- [What to work on]: Locate "Comparing the shoreline" in the records below, then copy its line and every following line exactly, without the pictures.

- [Extracted records]:
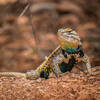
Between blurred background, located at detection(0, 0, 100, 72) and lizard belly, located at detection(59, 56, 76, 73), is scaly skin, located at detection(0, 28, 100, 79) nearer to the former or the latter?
lizard belly, located at detection(59, 56, 76, 73)

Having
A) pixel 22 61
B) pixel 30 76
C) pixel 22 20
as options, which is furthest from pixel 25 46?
pixel 30 76

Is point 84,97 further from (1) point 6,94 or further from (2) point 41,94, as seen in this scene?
(1) point 6,94

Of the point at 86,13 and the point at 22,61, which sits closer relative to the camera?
the point at 22,61

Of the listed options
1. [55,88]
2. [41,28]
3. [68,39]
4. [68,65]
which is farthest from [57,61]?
[41,28]

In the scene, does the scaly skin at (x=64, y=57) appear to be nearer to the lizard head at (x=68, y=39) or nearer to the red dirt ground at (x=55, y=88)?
the lizard head at (x=68, y=39)

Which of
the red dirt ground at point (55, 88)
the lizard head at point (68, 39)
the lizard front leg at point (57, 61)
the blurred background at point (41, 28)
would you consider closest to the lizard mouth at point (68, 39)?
the lizard head at point (68, 39)

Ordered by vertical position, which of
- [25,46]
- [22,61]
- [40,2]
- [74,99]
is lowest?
[74,99]

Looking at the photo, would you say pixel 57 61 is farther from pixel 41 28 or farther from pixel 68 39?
pixel 41 28
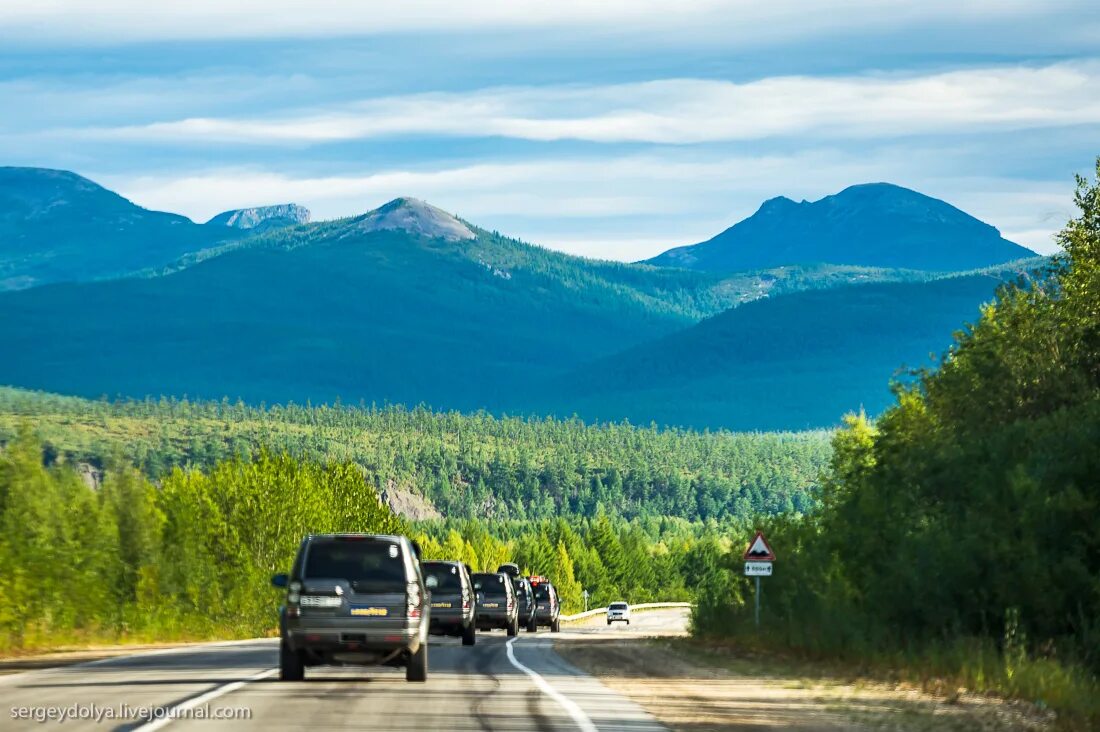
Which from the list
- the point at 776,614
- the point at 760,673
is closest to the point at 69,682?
the point at 760,673

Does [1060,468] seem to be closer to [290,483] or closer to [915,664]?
[915,664]

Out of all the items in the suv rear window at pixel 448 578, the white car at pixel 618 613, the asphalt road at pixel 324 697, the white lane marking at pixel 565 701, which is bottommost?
the white car at pixel 618 613

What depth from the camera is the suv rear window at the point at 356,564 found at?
83.7ft

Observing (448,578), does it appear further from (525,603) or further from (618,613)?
(618,613)

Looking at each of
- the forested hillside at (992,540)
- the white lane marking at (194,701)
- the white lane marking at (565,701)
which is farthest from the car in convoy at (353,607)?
the forested hillside at (992,540)

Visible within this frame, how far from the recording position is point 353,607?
25.2m

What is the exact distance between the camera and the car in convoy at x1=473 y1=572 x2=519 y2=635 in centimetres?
5631

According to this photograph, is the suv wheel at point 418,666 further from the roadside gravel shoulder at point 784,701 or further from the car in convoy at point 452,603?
the car in convoy at point 452,603

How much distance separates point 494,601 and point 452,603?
14064 mm

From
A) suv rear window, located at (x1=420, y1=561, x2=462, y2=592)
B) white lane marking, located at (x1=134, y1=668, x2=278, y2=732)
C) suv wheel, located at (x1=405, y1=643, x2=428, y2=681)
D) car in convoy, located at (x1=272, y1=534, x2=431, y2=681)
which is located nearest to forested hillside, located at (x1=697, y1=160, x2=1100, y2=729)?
suv rear window, located at (x1=420, y1=561, x2=462, y2=592)

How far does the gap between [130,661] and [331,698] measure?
10304mm

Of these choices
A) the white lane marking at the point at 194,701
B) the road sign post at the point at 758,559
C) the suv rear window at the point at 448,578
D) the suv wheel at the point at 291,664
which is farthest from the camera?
the suv rear window at the point at 448,578

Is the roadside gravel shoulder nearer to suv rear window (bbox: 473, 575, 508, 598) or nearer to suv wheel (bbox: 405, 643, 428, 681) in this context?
suv wheel (bbox: 405, 643, 428, 681)

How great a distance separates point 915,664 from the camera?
27.6 meters
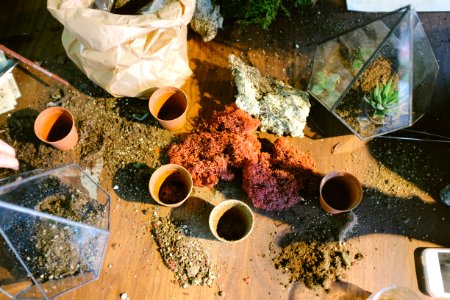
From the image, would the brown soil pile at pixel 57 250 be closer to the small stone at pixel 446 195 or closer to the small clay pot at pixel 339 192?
the small clay pot at pixel 339 192

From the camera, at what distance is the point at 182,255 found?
2152 mm

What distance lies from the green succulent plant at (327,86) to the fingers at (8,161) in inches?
71.9

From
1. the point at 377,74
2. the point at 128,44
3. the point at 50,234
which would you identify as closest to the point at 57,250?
the point at 50,234

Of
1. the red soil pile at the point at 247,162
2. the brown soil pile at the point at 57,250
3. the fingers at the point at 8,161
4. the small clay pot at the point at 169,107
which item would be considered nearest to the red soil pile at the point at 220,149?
the red soil pile at the point at 247,162

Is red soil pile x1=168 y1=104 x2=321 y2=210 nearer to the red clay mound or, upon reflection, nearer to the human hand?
the red clay mound

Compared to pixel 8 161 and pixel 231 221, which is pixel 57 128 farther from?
pixel 231 221

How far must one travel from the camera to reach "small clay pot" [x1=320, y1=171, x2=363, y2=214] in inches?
84.1

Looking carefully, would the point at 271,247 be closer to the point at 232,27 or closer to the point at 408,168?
the point at 408,168

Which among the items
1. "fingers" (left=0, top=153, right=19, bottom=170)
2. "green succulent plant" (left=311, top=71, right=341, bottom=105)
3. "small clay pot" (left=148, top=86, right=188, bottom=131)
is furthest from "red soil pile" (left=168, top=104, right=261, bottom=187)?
"fingers" (left=0, top=153, right=19, bottom=170)

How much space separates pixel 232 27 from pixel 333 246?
1623 millimetres

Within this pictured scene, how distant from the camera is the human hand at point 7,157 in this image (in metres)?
2.13

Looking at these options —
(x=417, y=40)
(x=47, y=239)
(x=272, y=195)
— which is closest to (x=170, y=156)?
(x=272, y=195)

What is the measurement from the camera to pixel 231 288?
2135 millimetres

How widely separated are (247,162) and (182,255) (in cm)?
65
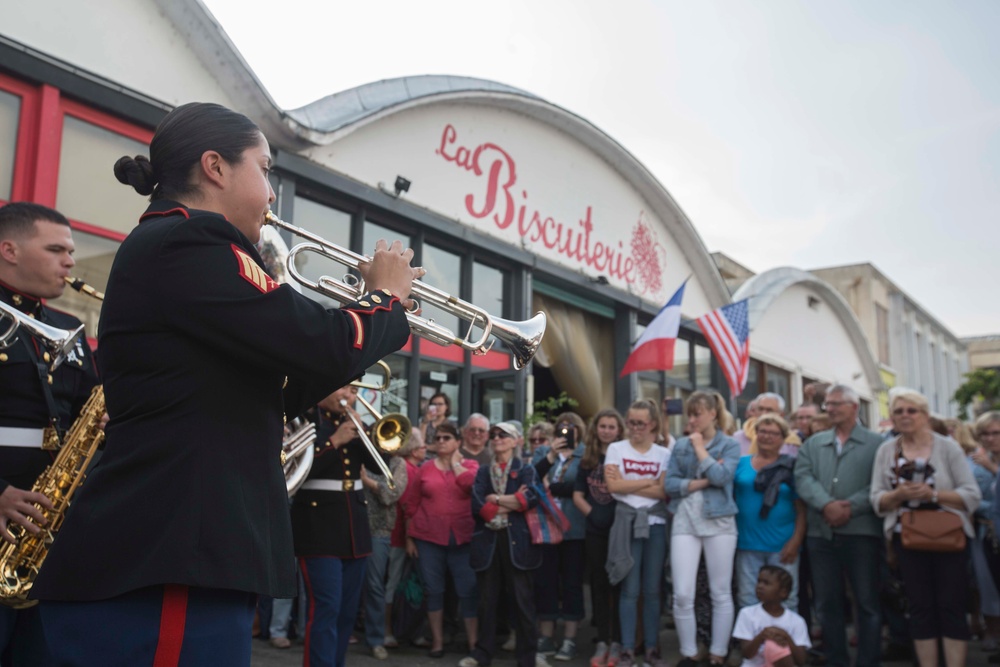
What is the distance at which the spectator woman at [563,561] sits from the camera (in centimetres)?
712

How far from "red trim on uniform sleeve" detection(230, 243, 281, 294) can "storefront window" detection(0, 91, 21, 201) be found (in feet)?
20.2

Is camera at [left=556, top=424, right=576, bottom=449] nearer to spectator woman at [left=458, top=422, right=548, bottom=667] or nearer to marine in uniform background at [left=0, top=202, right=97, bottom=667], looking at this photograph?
spectator woman at [left=458, top=422, right=548, bottom=667]

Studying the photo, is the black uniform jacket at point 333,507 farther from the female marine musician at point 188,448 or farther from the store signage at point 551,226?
the store signage at point 551,226

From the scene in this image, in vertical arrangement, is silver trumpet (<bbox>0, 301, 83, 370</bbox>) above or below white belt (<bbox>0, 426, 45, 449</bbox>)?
above

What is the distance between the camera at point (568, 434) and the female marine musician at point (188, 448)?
5906 mm

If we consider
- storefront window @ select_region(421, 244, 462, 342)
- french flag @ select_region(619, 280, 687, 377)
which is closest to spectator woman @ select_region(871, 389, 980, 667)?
french flag @ select_region(619, 280, 687, 377)

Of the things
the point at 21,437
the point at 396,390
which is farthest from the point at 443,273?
the point at 21,437

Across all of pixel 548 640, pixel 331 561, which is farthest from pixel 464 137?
pixel 331 561

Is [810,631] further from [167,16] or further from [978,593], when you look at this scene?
[167,16]

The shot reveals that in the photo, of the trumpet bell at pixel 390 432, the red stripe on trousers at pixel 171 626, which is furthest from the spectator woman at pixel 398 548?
the red stripe on trousers at pixel 171 626

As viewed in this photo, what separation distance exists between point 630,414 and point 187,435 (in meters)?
5.70

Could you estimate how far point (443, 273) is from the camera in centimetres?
1148

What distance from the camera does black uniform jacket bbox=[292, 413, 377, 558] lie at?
4715mm

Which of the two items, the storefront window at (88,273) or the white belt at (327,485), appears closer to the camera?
the white belt at (327,485)
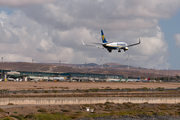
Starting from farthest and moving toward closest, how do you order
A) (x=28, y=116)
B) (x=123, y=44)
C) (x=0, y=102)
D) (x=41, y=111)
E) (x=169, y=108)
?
(x=123, y=44)
(x=169, y=108)
(x=0, y=102)
(x=41, y=111)
(x=28, y=116)

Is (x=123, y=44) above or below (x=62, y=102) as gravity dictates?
above

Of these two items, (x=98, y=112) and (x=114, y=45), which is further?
(x=114, y=45)

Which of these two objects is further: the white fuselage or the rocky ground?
the white fuselage

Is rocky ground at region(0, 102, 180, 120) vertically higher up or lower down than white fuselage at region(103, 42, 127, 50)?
lower down

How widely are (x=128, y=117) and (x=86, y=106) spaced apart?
12281 mm

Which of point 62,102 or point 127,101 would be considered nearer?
point 62,102

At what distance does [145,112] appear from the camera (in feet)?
215

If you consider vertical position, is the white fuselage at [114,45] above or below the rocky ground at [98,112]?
above

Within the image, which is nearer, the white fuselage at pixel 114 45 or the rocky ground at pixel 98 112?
the rocky ground at pixel 98 112

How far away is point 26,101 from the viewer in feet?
218

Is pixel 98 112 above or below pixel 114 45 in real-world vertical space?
below

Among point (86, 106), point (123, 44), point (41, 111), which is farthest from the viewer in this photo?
point (123, 44)

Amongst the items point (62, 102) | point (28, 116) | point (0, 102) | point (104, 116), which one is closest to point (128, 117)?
point (104, 116)

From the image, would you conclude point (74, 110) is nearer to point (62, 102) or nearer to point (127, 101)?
point (62, 102)
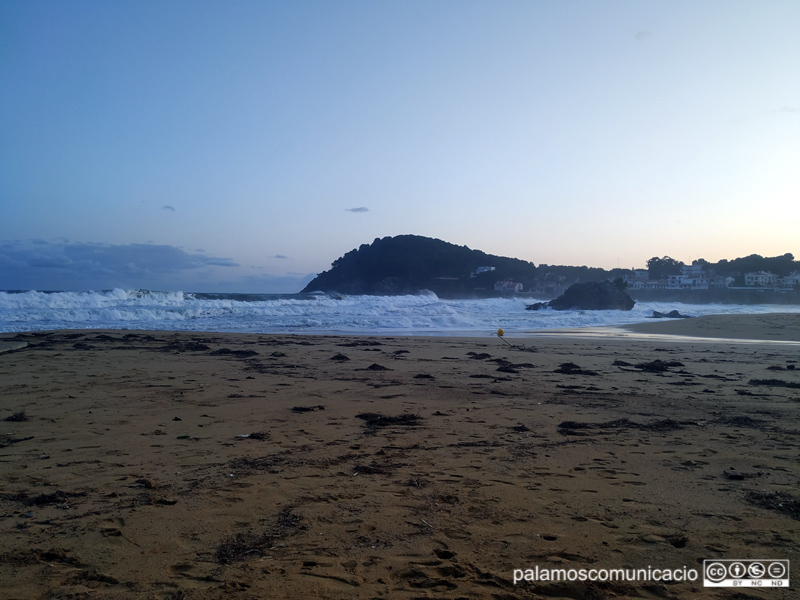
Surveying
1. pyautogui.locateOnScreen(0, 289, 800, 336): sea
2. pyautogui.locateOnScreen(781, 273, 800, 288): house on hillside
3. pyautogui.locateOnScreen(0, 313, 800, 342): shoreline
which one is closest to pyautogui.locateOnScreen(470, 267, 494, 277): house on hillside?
pyautogui.locateOnScreen(781, 273, 800, 288): house on hillside

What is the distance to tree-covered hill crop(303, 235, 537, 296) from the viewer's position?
3511 inches

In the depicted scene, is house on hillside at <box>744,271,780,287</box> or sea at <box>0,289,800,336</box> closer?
sea at <box>0,289,800,336</box>

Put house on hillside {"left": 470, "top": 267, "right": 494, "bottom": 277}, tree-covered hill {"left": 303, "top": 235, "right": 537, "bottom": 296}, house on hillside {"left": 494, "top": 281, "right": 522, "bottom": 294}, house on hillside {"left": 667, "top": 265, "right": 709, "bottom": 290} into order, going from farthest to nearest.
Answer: house on hillside {"left": 470, "top": 267, "right": 494, "bottom": 277}
tree-covered hill {"left": 303, "top": 235, "right": 537, "bottom": 296}
house on hillside {"left": 667, "top": 265, "right": 709, "bottom": 290}
house on hillside {"left": 494, "top": 281, "right": 522, "bottom": 294}

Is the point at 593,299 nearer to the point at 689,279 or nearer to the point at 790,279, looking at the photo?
the point at 790,279

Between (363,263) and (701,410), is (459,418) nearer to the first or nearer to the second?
(701,410)

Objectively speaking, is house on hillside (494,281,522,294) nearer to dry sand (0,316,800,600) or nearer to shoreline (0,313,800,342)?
shoreline (0,313,800,342)

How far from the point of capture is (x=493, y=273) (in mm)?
93188

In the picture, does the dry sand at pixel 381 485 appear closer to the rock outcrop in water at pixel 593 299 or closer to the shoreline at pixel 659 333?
the shoreline at pixel 659 333

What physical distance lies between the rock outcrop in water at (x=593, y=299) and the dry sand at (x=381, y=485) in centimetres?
3807

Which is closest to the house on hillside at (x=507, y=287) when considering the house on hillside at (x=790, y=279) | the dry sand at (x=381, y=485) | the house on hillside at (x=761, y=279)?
the house on hillside at (x=761, y=279)

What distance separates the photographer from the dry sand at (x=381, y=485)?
2627 millimetres

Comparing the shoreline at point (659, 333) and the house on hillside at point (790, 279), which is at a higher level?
the house on hillside at point (790, 279)

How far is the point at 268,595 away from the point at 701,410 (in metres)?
6.45

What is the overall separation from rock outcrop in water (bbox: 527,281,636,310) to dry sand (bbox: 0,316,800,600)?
38.1m
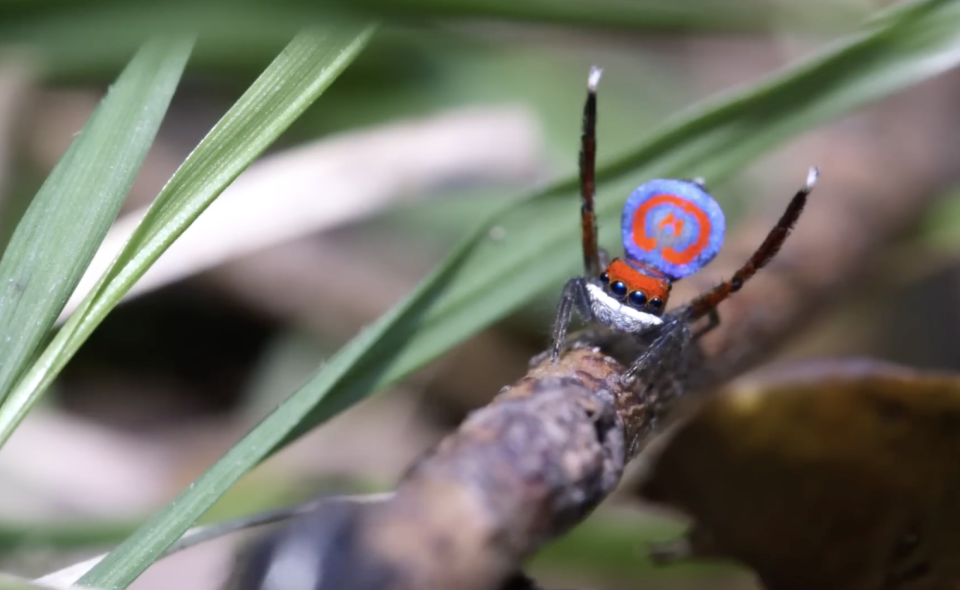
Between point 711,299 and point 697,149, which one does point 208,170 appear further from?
point 697,149

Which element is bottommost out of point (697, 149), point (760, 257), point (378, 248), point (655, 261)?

- [Exercise response]:
Comparing the shoreline at point (659, 333) and the house on hillside at point (790, 279), which is at a higher level?
the house on hillside at point (790, 279)

How far is the point at 268,595 away from the point at 701,410 (in metres)?
6.45

What is the overall separation from rock outcrop in water (bbox: 527,281,636,310) to dry sand (bbox: 0,316,800,600)?
38.1m
Between point 711,299 and point 697,149, which one does point 208,170 appear further from?
point 697,149

Which element is bottommost out of point (697, 149), point (760, 257), point (378, 248), point (655, 261)?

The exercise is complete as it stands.